The point is, Election Day is almost upon us. (Only 5 more shopping days!!) All the citizens who have had all this time to vote early, and still put it off, will march right down to their friendly neighborhood polling station, spend thirty minutes trying to figure out the electronic voting machine, and cast their all-important vote for the candidate of their choice.

Now, whether the machine records the vote correctly, well…

we all know the whole thing is rigged, anyway. Right, Donnie? Anyway…

Once the votes are all counted, a winner will officially be declared.

On January 6th.

 

Wait, what?

Whaddya mean, January 6th? This some kind of joke?

Welcome to Electoral College 101, class. If you’ve never learned this or, like me, learned and long since forgotten, this is for you. Pay, I say, pay close attention, now.

You keep hearing about electoral votes, how it will take 270 of those for one candidate to win. But, what does that mean, exactly?
════════════════════
◆ COMPLETE THE FOLLOWING:
- a) Please quote the Election Day piece word for word, covering the stretch from "The point is, Election" through "Wait, what?".
- b) Write the next part of the Election Day piece, picking up after its final sentence.
The material that comes next is separate from the Election Day piece.

Data listing
════════════════════
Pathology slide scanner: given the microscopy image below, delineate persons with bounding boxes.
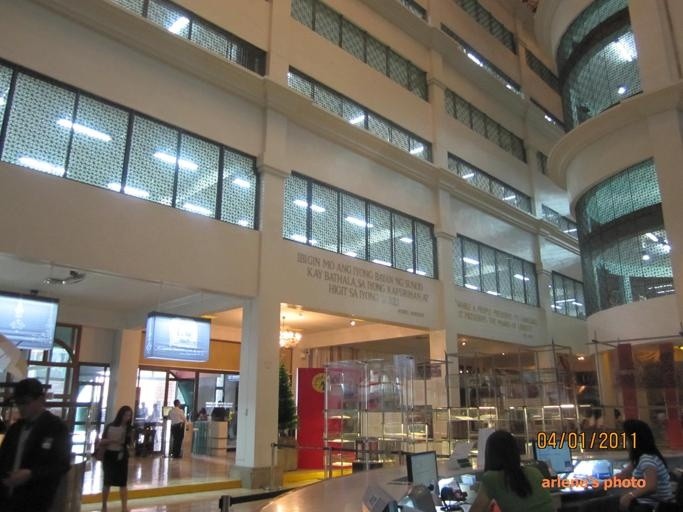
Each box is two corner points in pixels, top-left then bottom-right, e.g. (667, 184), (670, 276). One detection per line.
(100, 405), (134, 512)
(169, 400), (187, 459)
(600, 418), (674, 512)
(133, 399), (238, 447)
(467, 429), (557, 512)
(0, 376), (75, 511)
════════════════════
◆ ANSWER LIST:
- a)
The point is, Election Day is almost upon us. (Only 5 more shopping days!!) All the citizens who have had all this time to vote early, and still put it off, will march right down to their friendly neighborhood polling station, spend thirty minutes trying to figure out the electronic voting machine, and cast their all-important vote for the candidate of their choice.

Now, whether the machine records the vote correctly, well…

we all know the whole thing is rigged, anyway. Right, Donnie? Anyway…

Once the votes are all counted, a winner will officially be declared.

On January 6th.

 

Wait, what?

- b)
Okay, the Electoral College is comprised of a designated number of voters from each state, as determined by the number of senators plus representatives in that state. (The District of Columbia gets three electoral votes, in case you were worried.) You have the same number of Republican and Democratic Electors in each state, so whichever candidate wins the popular vote in, let’s say, Texas, wins all the electoral votes from Texas in his or her party.

Hey, WAKE UP!!! That’s better. Now, where was I?

Nebraska and Maine are exceptions to this formula, but nobody knows or cares what happens there, anyway. Just kidding, all you nutty Nebraskans and you…uh…Maine-iacs.

Whoever gets 270 or more of the available 538 electoral votes nationwide is the winner. So, all of you out there who think your vote doesn’t count, consider: it could make a difference in your candidate winning or losing your state.

Why do we have this system, you ask? Glad you asked. If we just relied on the popular vote to decide the election, heavily populated states like California and Texas would have too much influence over the outcome. The Electoral College balances the voting power a little better.

So, each state’s block of electors (members of the winning candidate’s party) assembles in their respective state capitol on December 19th. At this assembly, the electors sign the “Certificate of Vote,” which is sealed and delivered to the Office of the President of the United States Senate.

A special joint session of the U.S. Congress convenes January 6th. At this meeting, the President of the Senate reads the Certificates of Vote and declares the official winner.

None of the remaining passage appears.